» What to do: Look for "height" in each line of the records, and copy the lines that have it.

» Source data:
________________________________________
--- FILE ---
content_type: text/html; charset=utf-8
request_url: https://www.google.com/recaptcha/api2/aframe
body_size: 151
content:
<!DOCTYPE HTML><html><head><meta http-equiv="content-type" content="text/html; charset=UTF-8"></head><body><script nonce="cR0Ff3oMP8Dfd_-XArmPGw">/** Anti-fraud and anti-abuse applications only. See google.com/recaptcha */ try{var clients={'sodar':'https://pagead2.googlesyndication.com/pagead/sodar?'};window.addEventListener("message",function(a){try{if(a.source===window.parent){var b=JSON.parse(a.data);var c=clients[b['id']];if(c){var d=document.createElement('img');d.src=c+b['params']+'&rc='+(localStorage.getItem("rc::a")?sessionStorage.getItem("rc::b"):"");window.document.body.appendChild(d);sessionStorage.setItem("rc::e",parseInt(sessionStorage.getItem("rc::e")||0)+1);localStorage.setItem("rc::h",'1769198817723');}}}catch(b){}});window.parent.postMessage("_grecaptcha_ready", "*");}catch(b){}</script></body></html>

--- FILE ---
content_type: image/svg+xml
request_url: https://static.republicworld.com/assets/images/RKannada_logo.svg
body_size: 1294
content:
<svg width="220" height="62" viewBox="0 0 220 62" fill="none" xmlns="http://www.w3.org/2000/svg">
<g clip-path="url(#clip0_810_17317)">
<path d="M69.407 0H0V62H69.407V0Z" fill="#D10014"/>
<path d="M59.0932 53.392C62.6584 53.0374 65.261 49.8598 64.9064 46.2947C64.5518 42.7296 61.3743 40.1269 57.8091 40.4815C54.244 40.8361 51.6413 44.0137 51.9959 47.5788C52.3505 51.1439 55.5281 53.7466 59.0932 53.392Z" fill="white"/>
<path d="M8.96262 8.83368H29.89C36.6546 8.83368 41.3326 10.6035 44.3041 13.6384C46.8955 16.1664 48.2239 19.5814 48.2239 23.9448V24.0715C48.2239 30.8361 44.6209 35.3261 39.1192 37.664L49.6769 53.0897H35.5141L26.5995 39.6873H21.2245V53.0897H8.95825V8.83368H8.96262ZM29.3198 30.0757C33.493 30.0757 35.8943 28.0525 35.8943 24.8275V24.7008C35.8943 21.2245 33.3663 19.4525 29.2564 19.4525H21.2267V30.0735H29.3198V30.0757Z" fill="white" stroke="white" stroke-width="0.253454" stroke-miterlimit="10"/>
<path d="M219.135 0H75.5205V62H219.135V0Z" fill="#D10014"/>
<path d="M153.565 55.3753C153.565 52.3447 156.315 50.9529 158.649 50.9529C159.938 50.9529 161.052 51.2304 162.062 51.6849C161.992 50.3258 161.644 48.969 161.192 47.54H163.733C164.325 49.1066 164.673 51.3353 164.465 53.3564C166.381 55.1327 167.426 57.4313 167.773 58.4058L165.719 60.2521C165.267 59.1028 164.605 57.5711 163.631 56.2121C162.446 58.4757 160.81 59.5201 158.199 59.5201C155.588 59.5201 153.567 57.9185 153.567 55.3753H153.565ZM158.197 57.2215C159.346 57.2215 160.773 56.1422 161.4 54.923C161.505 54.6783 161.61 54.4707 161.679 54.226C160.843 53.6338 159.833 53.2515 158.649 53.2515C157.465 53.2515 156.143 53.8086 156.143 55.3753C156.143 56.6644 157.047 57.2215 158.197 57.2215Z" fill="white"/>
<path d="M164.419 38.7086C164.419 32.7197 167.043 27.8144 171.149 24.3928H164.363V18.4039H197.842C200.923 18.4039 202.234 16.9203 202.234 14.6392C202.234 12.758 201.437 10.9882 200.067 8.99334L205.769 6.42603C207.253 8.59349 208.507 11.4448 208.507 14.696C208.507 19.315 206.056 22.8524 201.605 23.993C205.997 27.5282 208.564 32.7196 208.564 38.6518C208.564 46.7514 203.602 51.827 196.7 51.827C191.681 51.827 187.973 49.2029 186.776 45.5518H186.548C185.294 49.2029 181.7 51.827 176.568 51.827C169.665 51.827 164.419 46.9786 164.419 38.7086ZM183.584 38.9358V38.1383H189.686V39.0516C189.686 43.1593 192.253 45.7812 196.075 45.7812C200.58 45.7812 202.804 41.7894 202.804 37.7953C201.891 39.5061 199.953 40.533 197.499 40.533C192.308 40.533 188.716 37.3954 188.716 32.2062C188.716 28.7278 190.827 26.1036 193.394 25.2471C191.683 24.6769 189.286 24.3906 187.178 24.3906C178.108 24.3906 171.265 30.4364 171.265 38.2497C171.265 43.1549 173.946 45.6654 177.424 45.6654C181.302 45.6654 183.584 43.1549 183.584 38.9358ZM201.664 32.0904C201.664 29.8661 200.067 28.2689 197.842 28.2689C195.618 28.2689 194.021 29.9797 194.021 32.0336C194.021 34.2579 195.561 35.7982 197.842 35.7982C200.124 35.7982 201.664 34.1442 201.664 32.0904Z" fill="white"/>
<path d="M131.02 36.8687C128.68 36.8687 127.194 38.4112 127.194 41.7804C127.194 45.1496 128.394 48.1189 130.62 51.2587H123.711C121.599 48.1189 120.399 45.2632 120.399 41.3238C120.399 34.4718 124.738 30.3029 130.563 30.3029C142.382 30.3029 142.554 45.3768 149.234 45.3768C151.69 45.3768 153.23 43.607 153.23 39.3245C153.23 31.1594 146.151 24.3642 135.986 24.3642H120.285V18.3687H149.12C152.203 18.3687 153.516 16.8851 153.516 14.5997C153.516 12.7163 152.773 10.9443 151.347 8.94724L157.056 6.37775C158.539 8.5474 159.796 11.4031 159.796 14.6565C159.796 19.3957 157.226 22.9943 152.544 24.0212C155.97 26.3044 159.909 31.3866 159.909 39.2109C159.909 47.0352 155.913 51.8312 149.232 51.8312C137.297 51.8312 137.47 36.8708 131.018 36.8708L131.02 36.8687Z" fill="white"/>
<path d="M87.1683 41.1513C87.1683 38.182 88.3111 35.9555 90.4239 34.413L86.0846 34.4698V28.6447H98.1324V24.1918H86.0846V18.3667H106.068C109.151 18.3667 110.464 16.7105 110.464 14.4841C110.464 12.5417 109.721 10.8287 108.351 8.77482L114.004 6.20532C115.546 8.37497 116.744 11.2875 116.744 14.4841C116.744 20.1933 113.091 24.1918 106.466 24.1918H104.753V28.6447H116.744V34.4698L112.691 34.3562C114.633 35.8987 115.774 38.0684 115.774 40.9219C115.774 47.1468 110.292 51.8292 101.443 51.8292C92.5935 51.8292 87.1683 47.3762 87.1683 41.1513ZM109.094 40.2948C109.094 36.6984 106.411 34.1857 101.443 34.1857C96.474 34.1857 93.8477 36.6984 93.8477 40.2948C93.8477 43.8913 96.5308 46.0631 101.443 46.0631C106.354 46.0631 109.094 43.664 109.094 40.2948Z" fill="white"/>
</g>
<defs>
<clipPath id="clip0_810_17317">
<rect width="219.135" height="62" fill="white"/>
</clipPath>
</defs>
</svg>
________________________________________
» Reply:
<svg width="220" height="62" viewBox="0 0 220 62" fill="none" xmlns="http://www.w3.org/2000/svg">
<rect width="219.135" height="62" fill="white"/>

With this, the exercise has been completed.